A polícia de Hong Kong advertiu já que qualquer reunião em 4 de junho, para lembrar o massacre de Tiananmen, seria considerada ilegal. O superintendente  Liauw Ka-kei, questionado pelo The Guardian se os residentes da cidade poderiam usar roupa preta, levar flores ou velas e aparecer perto do Parque Victoria, explicou que “se uma pessoa nos fizer sentir que o seu propósito para aparecer é incitar outros [a fazê-lo], claro que iramos procurar por provas“.

Quando há outras pessoas lá [no parque de Hong Kong], e partilham todos o mesmo objetivo de expressar alguma reivindicação, já é o suficiente para tornar uma pessoa membro de uma assembleia ilegal.”

Desde 2020, várias foram as medidas adotadas pelas autoridades chinesas para eliminar as homenagens às vítimas do Massacre de Tiananmen. Vários ativistas foram detidos, e a Aliança de Hong Kong, o maior grupo de apoio às vítimas do massacre, foi julgada como um “agente estrangeiro” por “incitarem à subversão.
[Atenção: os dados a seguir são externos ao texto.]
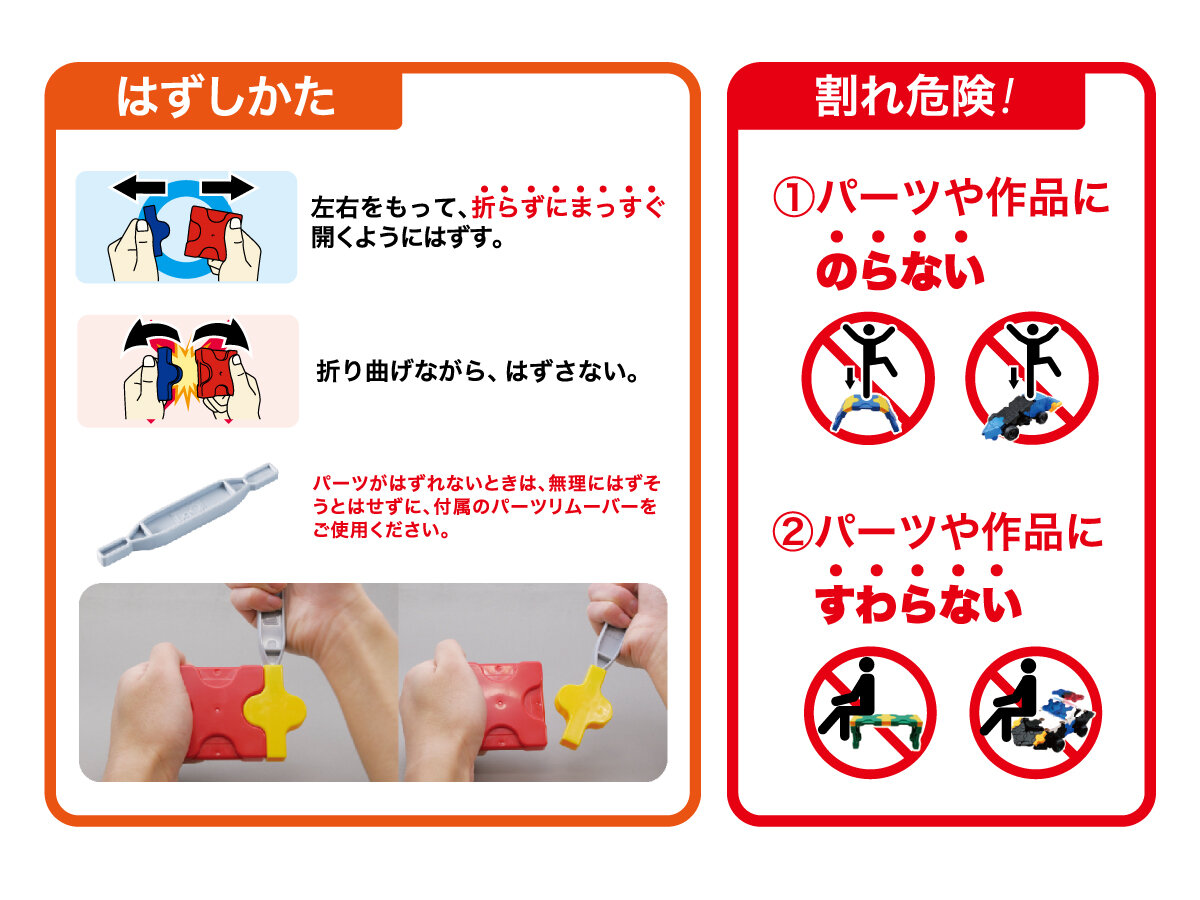 はずしかた

左右をもって、折らずにまっすぐ開くようにはずす。

折り曲げながら、はずさない。

パーツがはずれないときは、無理にはずそうとはせずに、付属のパーツリムーバーをご使用ください。

割れ危険!

①パーツや作品にのらない

②パーツや作品にすわらない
Homenagem às vítimas de Tiananmen passa das ruas de Macau para a segurança de casa

Em Macau, a PSP citou, no ano passado, pela primeira vez, razões políticas para interditar a comemoração, alegando risco de violações do Código Penal, nomeadamente dos artigos sobre a “ofensa a pessoa coletiva que exerça autoridade pública” e o “incitamento à alteração violenta do sistema estabelecido”. Uma decisão validada posteriormente pelo Tribunal de Última Instância (TUI), quando apresentado recurso da decisão das autoridades.
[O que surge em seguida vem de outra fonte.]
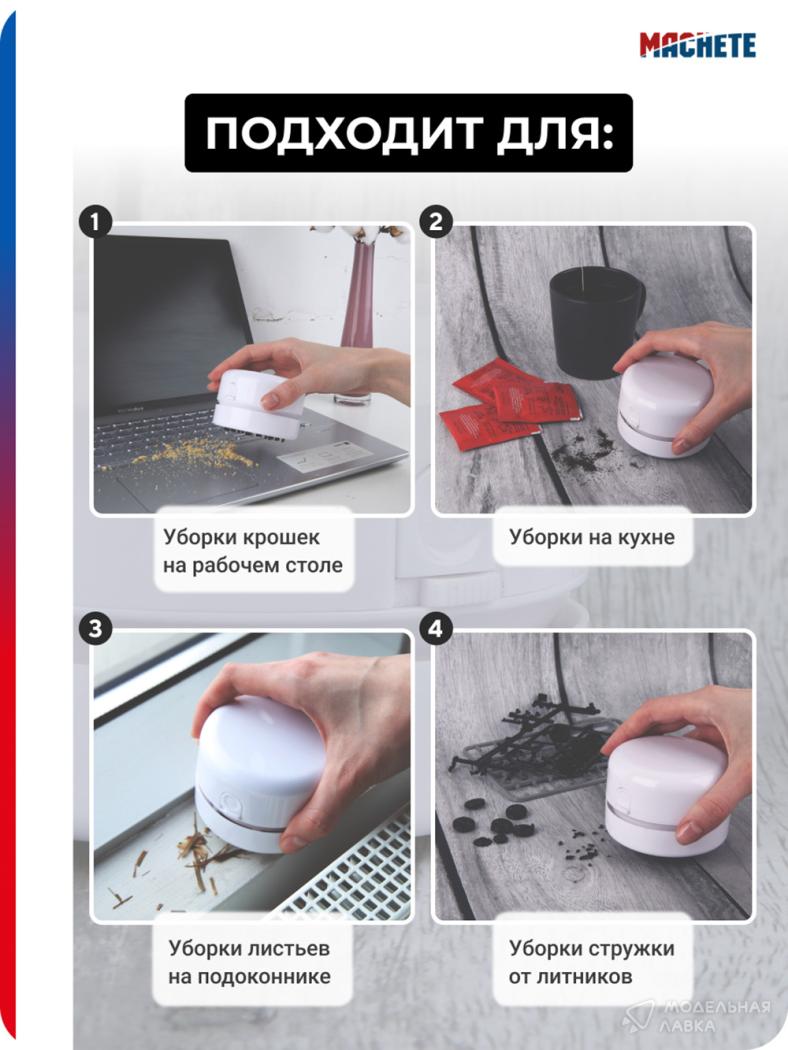 MACHETE

ПОДХОДИТ ДЛЯ:

1

Уборки крошек на рабочем столе

2

Уборки на кухне

3

Уборки листьев на подоконнике

4

Уборки стружки от литников

МОДЕЛЬНАЯ ЛАВКА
Em 2020, as autoridades citaram preocupações com a Covid-19 como motivo para proibir a vigília.

“A proibição da vigília à luz das velas em Hong Kong é bastante indicativa do histórico de Direitos Humanos do Governo chinês: 33 anos após o Massacre de Tiananmen, apenas aprofundaram a repressão”, disse a HRW.

Como parte de vários tratados internacionais sobre Direitos Humanos e membro do Conselho de Direitos Humanos das Nações Unidas, o governo chinês deve “respeitar os direitos à liberdade de expressão, associação e reunião pacífica” e “investigar e processar adequadamente todos os funcionários do governo e militares que planearam ou ordenaram o uso ilegal de força letal contra manifestantes pacíficos”, apelou a organização.

A derrota do último bastião da democracia em Pequim

Iniciado por estudantes da Universidade de Pequim, o movimento pró-democracia alastrou-se a toda a sociedade chinesa e, em meados de maio, o Governo decretou a lei marcial em Pequim.

O movimento foi esmagado na noite de 3 para 4 de junho de 1989, quando os tanques do exército foram enviados para pôr fim a sete semanas de protestos.

O número exato de pessoas mortas continua a ser segredo de Estado, mas as “Mães de Tiananmen”, associação não-governamental constituída por mulheres que perderam os filhos naquela altura, já identificaram mais de 200.